## EXCERPTED RECORDS
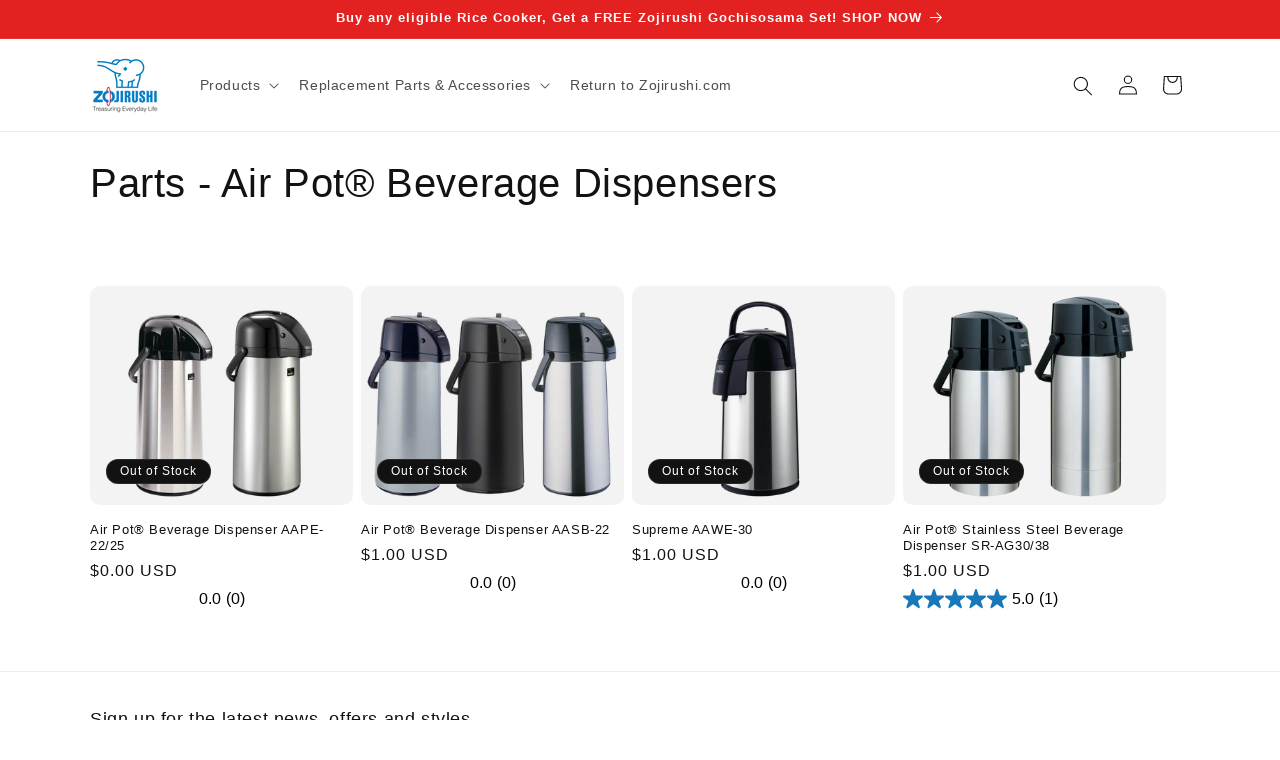

--- FILE ---
content_type: text/css
request_url: https://store.zojirushi.com/cdn/shop/t/195/assets/custom-ada-style.css?v=131563851458004931771768370425
body_size: -58
content:
.header__icon span{height:100%;margin-top:0}.header__icons>ul{display:flex;list-style:none;margin-left:-39px}#ContactFooter-success{color:#000}.slideshow__control-wrapper ul{display:flex;list-style:none}.card_head span{font-size:calc(var(--font-heading-scale) * 1.8rem);color:#000}.multicolumn-list h2,.multicolumn-list p{margin:0}.multicolumn-list h2{line-height:calc(1 + .5/max(1,var(--font-heading-scale)));font-size:calc(var(--font-heading-scale) * 1.8rem)}.policies li:before{content:unset!important}.policies li{padding:0 .8rem!important}#FacetsWrapperDesktop ul li{list-style:none}#FacetsWrapperDesktop ul{display:flex;padding:0;margin:0}button:focus{outline:1px solid #000!important}@media (min-width: 0px) and (max-width: 767px){.price__regular .price-item--regular{font-size:15px}[data-bv-rating] .bv_main_container .bv_text,[data-bv-show=inline_rating] .bv_main_container div.bv_text{font-size:10px!important}.full-unstyled-link{padding:0 12px}[data-bv-rating] .bv_main_container,[data-bv-show=inline_rating] .bv_main_container{display:unset!important}}@media (min-width: 0px) and (max-width: 420px){.cart-notification-product__name.h4,.product-option{font-size:13px!important}.cart-notification__links>*{padding:0;width:48%;float:left;font-size:12px;margin:0 0 0 4px}.cart-notification-product{padding:0!important}.button,.button-label{font-size:12px}}.bv-content-summary-body-text p .bv-text-link.bv-focusable,.bv-content-summary-body-text a{text-decoration:underline!important}a.link.animate-arrow,div.rte a{color:#1676b7}.bv-cv2-cleanslate .bv-core-container-72 .bv-content-feedback-vote-active button.bv-content-report-btn{color:#2662e7!important}.banner__media.media{background-color:#757678!important}
/*# sourceMappingURL=/cdn/shop/t/195/assets/custom-ada-style.css.map?v=131563851458004931771768370425 */


--- FILE ---
content_type: text/css
request_url: https://tags.srv.stackadapt.com/sa.css
body_size: -11
content:
:root {
    --sa-uid: '0-b8f7e372-f110-56ed-4d9c-2e5df331b3b3';
}

--- FILE ---
content_type: text/javascript
request_url: https://store.zojirushi.com/cdn/shop/t/195/assets/gift-button-events.js?v=58602165293159119371768370429
body_size: -462
content:
function handleGiveUp(){const data={attributes:{Gift:"Give Up"}};fetch(window.Shopify.routes.root+"cart/update.js",{method:"POST",headers:{"Content-Type":"application/json"},body:JSON.stringify(data)}).then(response=>response.json()).then(data2=>{console.log("Cart updated:",data2)}).catch(error=>{console.error("Error updating cart:",error)})}function bindCartBotButtonEvents(){const closeButton=document.querySelector(".cartbot-confirmation-close-button"),denyButton=document.querySelector(".cartbot-confirmation-deny-button");closeButton&&closeButton.addEventListener("click",handleGiveUp),denyButton&&denyButton.addEventListener("click",handleGiveUp)}bindCartBotButtonEvents();const observer=new MutationObserver(bindCartBotButtonEvents);observer.observe(document.body,{childList:!0,subtree:!0});
//# sourceMappingURL=/cdn/shop/t/195/assets/gift-button-events.js.map?v=58602165293159119371768370429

## REQUIRED ACTION
Please reproduce the data above word for word, skipping all images.

## RESULT
--- FILE ---
content_type: text/css
request_url: https://store.zojirushi.com/cdn/shop/t/195/assets/custom-ada-style.css?v=131563851458004931771768370425
body_size: -58
content:
.header__icon span{height:100%;margin-top:0}.header__icons>ul{display:flex;list-style:none;margin-left:-39px}#ContactFooter-success{color:#000}.slideshow__control-wrapper ul{display:flex;list-style:none}.card_head span{font-size:calc(var(--font-heading-scale) * 1.8rem);color:#000}.multicolumn-list h2,.multicolumn-list p{margin:0}.multicolumn-list h2{line-height:calc(1 + .5/max(1,var(--font-heading-scale)));font-size:calc(var(--font-heading-scale) * 1.8rem)}.policies li:before{content:unset!important}.policies li{padding:0 .8rem!important}#FacetsWrapperDesktop ul li{list-style:none}#FacetsWrapperDesktop ul{display:flex;padding:0;margin:0}button:focus{outline:1px solid #000!important}@media (min-width: 0px) and (max-width: 767px){.price__regular .price-item--regular{font-size:15px}[data-bv-rating] .bv_main_container .bv_text,[data-bv-show=inline_rating] .bv_main_container div.bv_text{font-size:10px!important}.full-unstyled-link{padding:0 12px}[data-bv-rating] .bv_main_container,[data-bv-show=inline_rating] .bv_main_container{display:unset!important}}@media (min-width: 0px) and (max-width: 420px){.cart-notification-product__name.h4,.product-option{font-size:13px!important}.cart-notification__links>*{padding:0;width:48%;float:left;font-size:12px;margin:0 0 0 4px}.cart-notification-product{padding:0!important}.button,.button-label{font-size:12px}}.bv-content-summary-body-text p .bv-text-link.bv-focusable,.bv-content-summary-body-text a{text-decoration:underline!important}a.link.animate-arrow,div.rte a{color:#1676b7}.bv-cv2-cleanslate .bv-core-container-72 .bv-content-feedback-vote-active button.bv-content-report-btn{color:#2662e7!important}.banner__media.media{background-color:#757678!important}
/*# sourceMappingURL=/cdn/shop/t/195/assets/custom-ada-style.css.map?v=131563851458004931771768370425 */


--- FILE ---
content_type: text/css
request_url: https://tags.srv.stackadapt.com/sa.css
body_size: -11
content:
:root {
    --sa-uid: '0-b8f7e372-f110-56ed-4d9c-2e5df331b3b3';
}

--- FILE ---
content_type: text/javascript
request_url: https://store.zojirushi.com/cdn/shop/t/195/assets/gift-button-events.js?v=58602165293159119371768370429
body_size: -462
content:
function handleGiveUp(){const data={attributes:{Gift:"Give Up"}};fetch(window.Shopify.routes.root+"cart/update.js",{method:"POST",headers:{"Content-Type":"application/json"},body:JSON.stringify(data)}).then(response=>response.json()).then(data2=>{console.log("Cart updated:",data2)}).catch(error=>{console.error("Error updating cart:",error)})}function bindCartBotButtonEvents(){const closeButton=document.querySelector(".cartbot-confirmation-close-button"),denyButton=document.querySelector(".cartbot-confirmation-deny-button");closeButton&&closeButton.addEventListener("click",handleGiveUp),denyButton&&denyButton.addEventListener("click",handleGiveUp)}bindCartBotButtonEvents();const observer=new MutationObserver(bindCartBotButtonEvents);observer.observe(document.body,{childList:!0,subtree:!0});
//# sourceMappingURL=/cdn/shop/t/195/assets/gift-button-events.js.map?v=58602165293159119371768370429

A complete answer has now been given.